### GIVEN ENTRIES
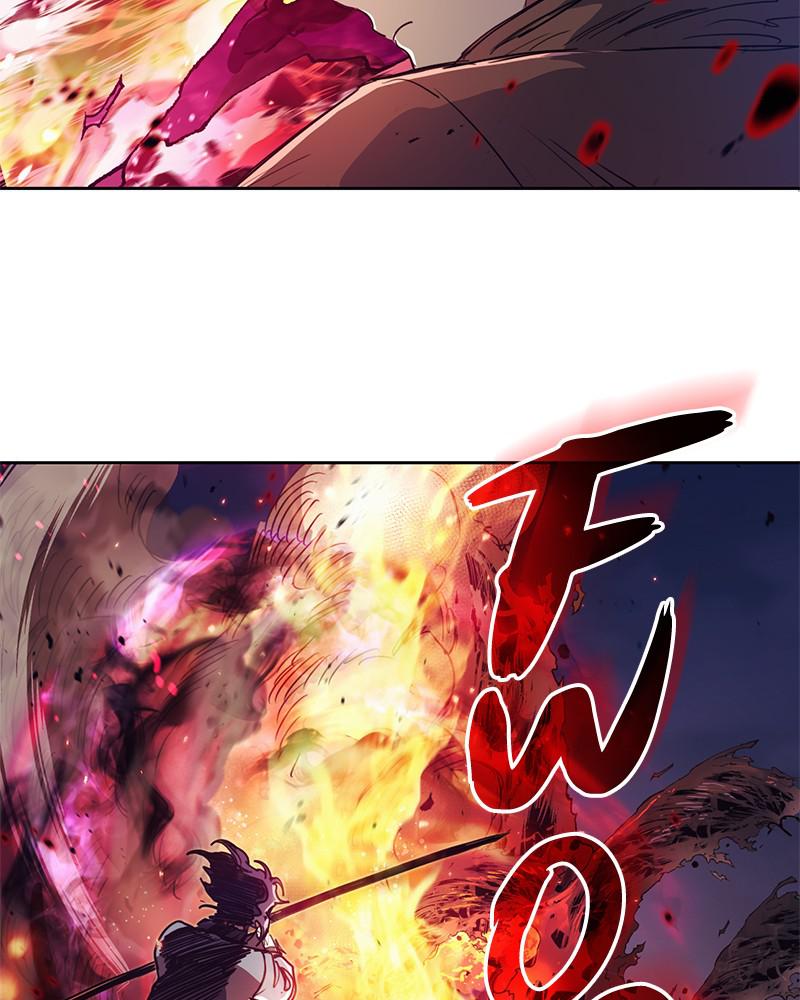 My S-Class Hunters Chap 11 - Next Chap 12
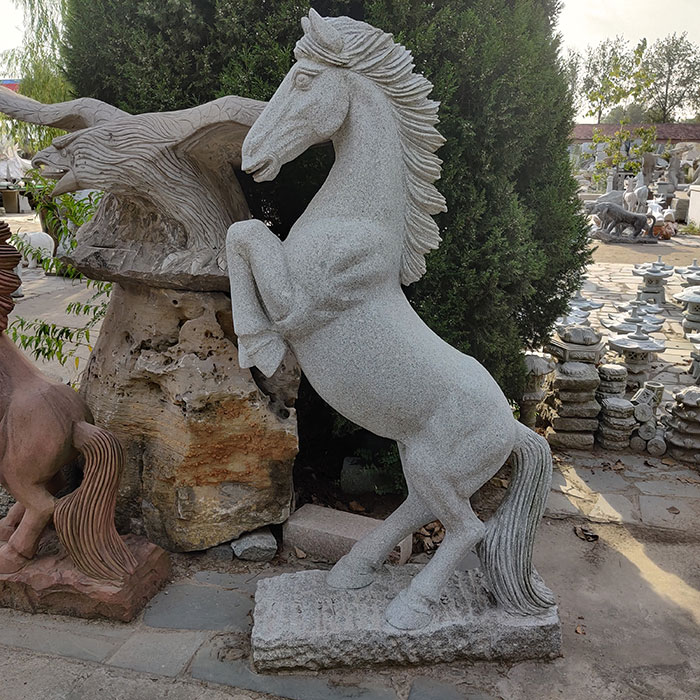 marble art sculpture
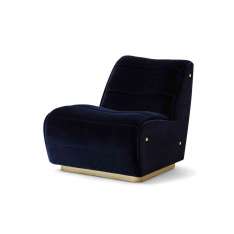 MUNNA Newman | Armchair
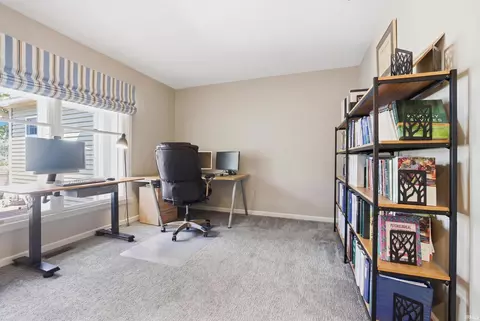 Other - 2617 E Windermere Woods Dr, Bloomington, IN 47401 photo 2 of 3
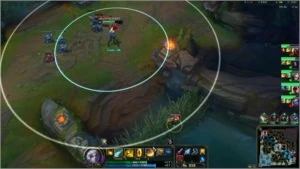 SCRIPT LOL LIFETIME - League of Legends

### THE TASK
Copy the text of every entry above word for word, leaving out the pictures.

### WORKED SOLUTION
 My S-Class Hunters Chap 11 - Next Chap 12
 marble art sculpture
 MUNNA Newman | Armchair
 Other - 2617 E Windermere Woods Dr, Bloomington, IN 47401 photo 2 of 3
 SCRIPT LOL LIFETIME - League of Legends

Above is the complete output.